An asset in Bruin is a configuration that details specific data processing tasks, such as ingestion, transformation. Learn more about Bruin assets.
Step 4: Check Your pipeline.yml
file
Just like in Step 3, the pipeline.yml file also comes pre-configured for our task, and it follows this structure:
Example pipeline.yml
:
name: chess_duckdb
default_connections:
duckdb: "duckdb_default"
chess: "chess_connection"
INFO
What is a Pipeline?
A pipeline is a group of assets that are executed together in the right order. Learn more about Bruin Pipelines.
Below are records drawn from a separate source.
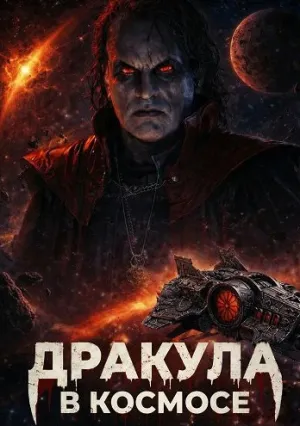 Дракула в космосе (2026)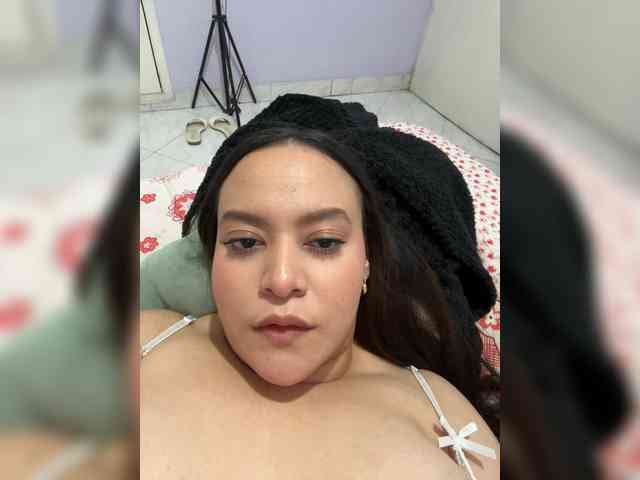 Alisa16 webcam
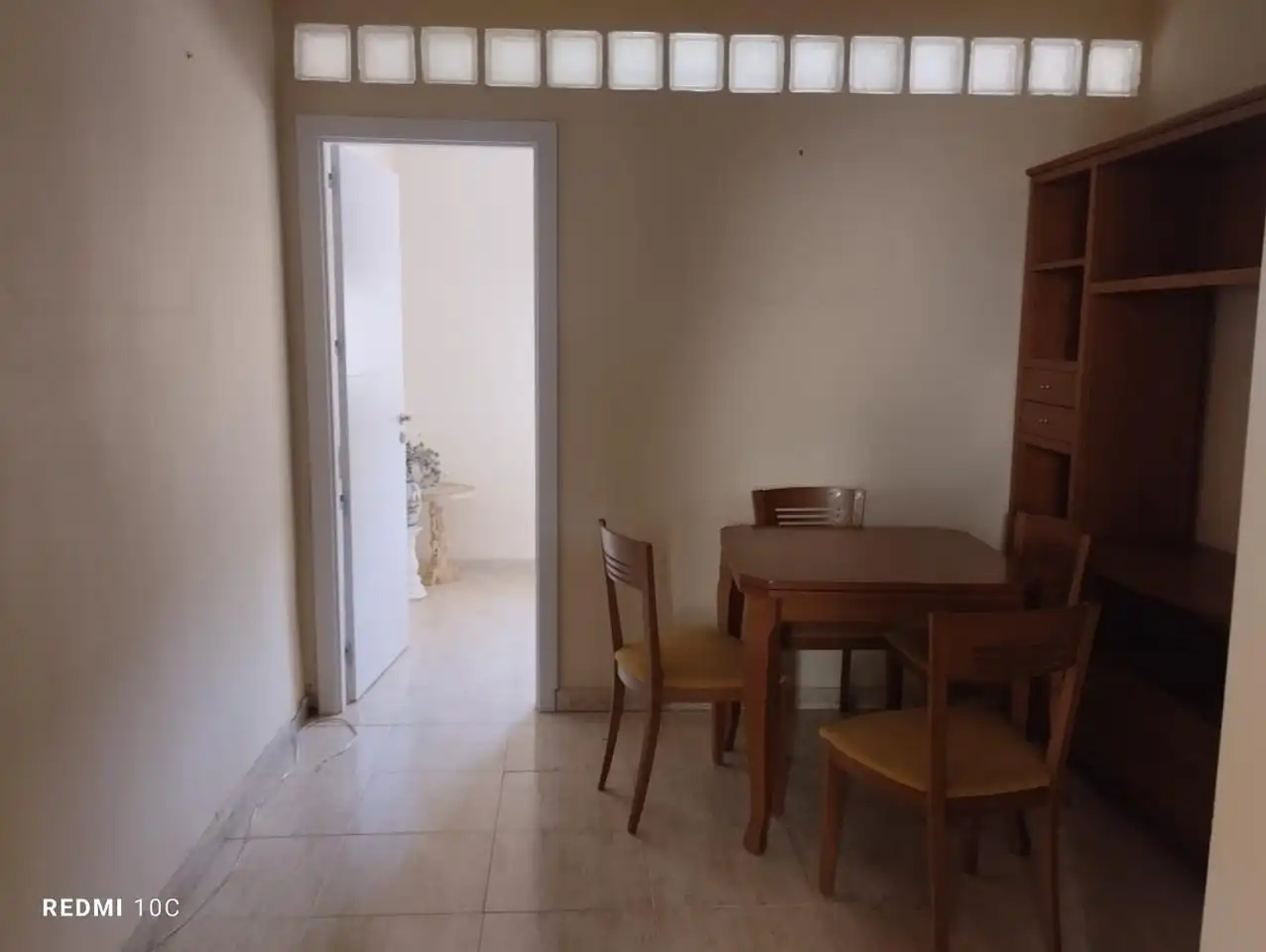 Comedor de Piso en venta en Melilla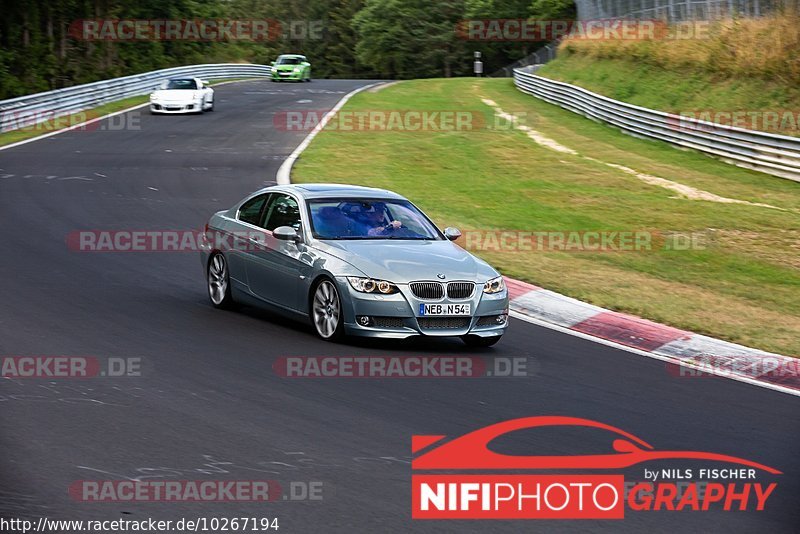 Bild #10267194 - Touristenfahrten Nürburgring Nordschleife (22.08.2020)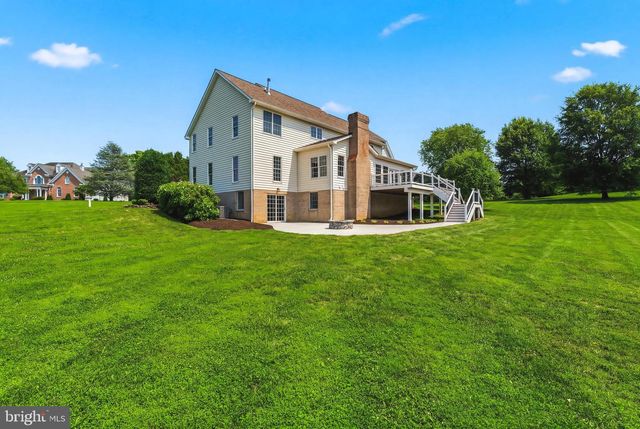 104 COUNTRY VIEW CT, Churchville, MD 21028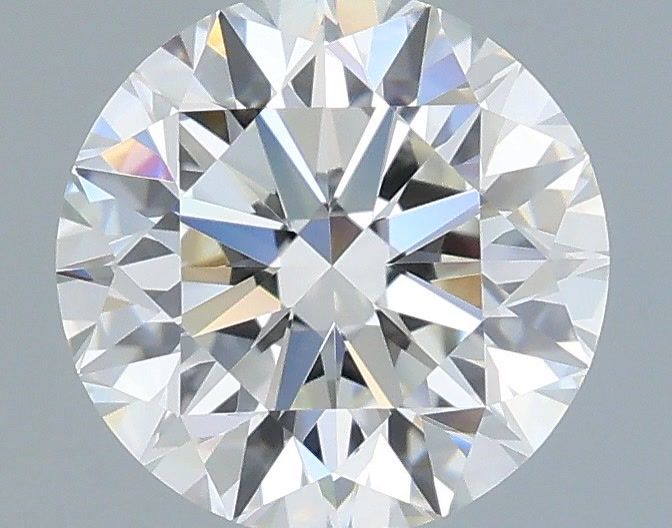 Diament 0.9 ct G/IF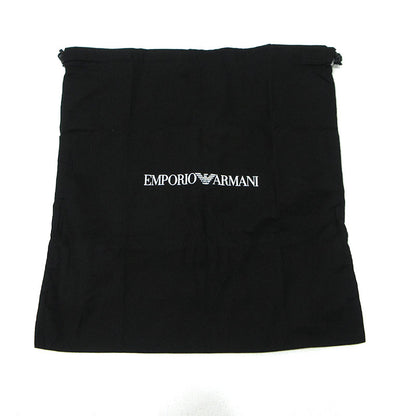 Emporio Armani | エンポリオ・アルマーニ 2wayバッグ ミニ ショルダーバッグ EW000365 AF11933 ブラック【三重本店】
Step 5: Run Your Pipeline and Ingest the Data
Now that your pipeline is set up, you're ready to run it and ingest the data into DuckDB. Use the following command to execute the pipeline:
bruin run ./chess/pipeline.yml
Step 6: Query Your Data in DuckDB
Now that the data is in DuckDB, you can query it to verify the results. Open a terminal and run the following commands to inspect your data:
bruin fetch query --connection duckdb-default --query "SELECT * FROM chess_playground.player_summary LIMIT 10;"
After executing the query, you will see the following results displayed in your terminal in a clear and organized table format:
| USERNAME | AID | TOTAL_GAMES | WHITE_WINS | BLACK_WINS | WHITE_GAMES | BLACK_GAMES | WHITE_WIN_RATE | BLACK_WIN_RATE |
|---------------|------------------------------------------------|-------------|------------|------------|-------------|-------------|----------------|----------------|
| hikaru | https://api.chess.com/pub/player/hikaru | 59573 | 24243 | 22731 | 30029 | 29544 | 80.73 | 76.94 |
| magnuscarlsen | https://api.chess.com/pub/player/magnuscarlsen | 6298 | 2267 | 2027 | 3169 | 3129 | 71.54 | 64.78 |
Congratulations!
You've successfully created and run your first Bruin pipeline! Your chess data is now ingested into DuckDB, ready for you to query and explore. This is just the beginning—feel free to extend this pipeline, add more data sources, or incorporate data transformations to suit your needs.
For more advanced features and customization, check out the Bruin documentation. Happy data engineering!